:: Set problem ::
Rewrite the entries from the line containing "At what depth" through the end of the entries, changing "riverbank" to "shoreline" and keeping everything else the same.

A block of data:
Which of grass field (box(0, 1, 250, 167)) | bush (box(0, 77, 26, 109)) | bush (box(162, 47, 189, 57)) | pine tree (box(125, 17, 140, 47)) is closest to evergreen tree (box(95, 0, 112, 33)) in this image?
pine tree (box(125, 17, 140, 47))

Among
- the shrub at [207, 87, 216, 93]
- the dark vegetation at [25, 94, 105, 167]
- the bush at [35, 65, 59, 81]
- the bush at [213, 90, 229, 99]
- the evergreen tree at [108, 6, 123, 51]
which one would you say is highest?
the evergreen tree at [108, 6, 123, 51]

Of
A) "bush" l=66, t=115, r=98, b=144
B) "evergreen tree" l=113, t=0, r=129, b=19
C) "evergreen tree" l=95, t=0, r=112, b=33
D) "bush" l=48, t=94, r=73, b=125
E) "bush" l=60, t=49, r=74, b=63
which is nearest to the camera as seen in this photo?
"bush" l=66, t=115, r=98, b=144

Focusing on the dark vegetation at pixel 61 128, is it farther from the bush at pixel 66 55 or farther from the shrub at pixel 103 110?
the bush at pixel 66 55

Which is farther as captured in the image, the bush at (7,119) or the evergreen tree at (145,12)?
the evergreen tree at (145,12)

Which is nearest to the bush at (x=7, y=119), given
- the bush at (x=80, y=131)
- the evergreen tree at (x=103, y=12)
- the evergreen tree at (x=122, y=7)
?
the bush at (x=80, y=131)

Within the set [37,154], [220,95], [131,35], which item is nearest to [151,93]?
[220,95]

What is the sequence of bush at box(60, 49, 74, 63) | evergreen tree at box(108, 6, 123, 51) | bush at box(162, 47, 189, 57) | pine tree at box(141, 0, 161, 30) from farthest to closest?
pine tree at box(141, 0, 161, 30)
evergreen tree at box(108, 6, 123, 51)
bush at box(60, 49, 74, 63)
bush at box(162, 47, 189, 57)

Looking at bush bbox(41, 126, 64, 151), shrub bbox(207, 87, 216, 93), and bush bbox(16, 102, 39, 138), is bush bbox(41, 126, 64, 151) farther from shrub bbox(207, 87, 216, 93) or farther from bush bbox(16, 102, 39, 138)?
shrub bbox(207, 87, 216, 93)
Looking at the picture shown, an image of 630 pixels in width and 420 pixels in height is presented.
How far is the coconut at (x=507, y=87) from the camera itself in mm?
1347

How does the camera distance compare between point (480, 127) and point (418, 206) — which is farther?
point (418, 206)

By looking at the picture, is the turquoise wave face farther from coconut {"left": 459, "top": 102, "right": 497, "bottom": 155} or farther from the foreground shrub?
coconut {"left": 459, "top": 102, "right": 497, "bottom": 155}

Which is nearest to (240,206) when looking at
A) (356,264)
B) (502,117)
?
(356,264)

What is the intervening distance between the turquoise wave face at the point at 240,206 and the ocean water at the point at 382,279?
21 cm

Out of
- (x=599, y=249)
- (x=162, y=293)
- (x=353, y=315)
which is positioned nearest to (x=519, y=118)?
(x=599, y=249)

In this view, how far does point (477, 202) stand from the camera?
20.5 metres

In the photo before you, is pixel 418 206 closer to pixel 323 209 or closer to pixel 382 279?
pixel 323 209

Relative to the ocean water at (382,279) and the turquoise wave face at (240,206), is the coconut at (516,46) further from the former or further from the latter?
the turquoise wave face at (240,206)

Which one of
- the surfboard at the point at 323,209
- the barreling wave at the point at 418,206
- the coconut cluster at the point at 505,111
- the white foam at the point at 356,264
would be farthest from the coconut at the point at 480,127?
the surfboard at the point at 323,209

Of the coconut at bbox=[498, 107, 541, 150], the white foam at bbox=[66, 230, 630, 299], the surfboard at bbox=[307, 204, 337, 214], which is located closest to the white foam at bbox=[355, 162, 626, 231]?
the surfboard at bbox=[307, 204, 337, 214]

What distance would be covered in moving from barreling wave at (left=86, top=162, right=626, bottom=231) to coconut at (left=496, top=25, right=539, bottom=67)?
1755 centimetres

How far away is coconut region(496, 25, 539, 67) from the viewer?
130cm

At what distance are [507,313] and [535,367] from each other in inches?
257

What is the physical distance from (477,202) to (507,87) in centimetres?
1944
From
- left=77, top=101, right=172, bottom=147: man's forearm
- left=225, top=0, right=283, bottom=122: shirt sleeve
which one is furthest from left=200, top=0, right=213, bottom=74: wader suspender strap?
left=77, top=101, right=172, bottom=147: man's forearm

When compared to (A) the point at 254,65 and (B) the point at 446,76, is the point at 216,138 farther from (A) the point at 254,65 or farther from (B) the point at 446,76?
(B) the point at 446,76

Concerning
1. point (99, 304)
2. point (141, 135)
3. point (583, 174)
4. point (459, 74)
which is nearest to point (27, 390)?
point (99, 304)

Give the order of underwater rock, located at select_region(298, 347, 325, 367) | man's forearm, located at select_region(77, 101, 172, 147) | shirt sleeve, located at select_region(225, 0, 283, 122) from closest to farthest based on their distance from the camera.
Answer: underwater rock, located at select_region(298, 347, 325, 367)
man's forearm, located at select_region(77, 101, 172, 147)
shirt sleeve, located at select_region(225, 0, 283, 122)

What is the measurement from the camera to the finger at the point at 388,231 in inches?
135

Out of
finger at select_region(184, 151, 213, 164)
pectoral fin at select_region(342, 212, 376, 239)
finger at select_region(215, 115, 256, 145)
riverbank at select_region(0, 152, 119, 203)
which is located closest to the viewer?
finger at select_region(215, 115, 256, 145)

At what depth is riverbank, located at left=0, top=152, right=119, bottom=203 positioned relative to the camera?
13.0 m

:: Problem solution ::
At what depth is shoreline, located at left=0, top=152, right=119, bottom=203 positioned relative to the camera?
13.0 m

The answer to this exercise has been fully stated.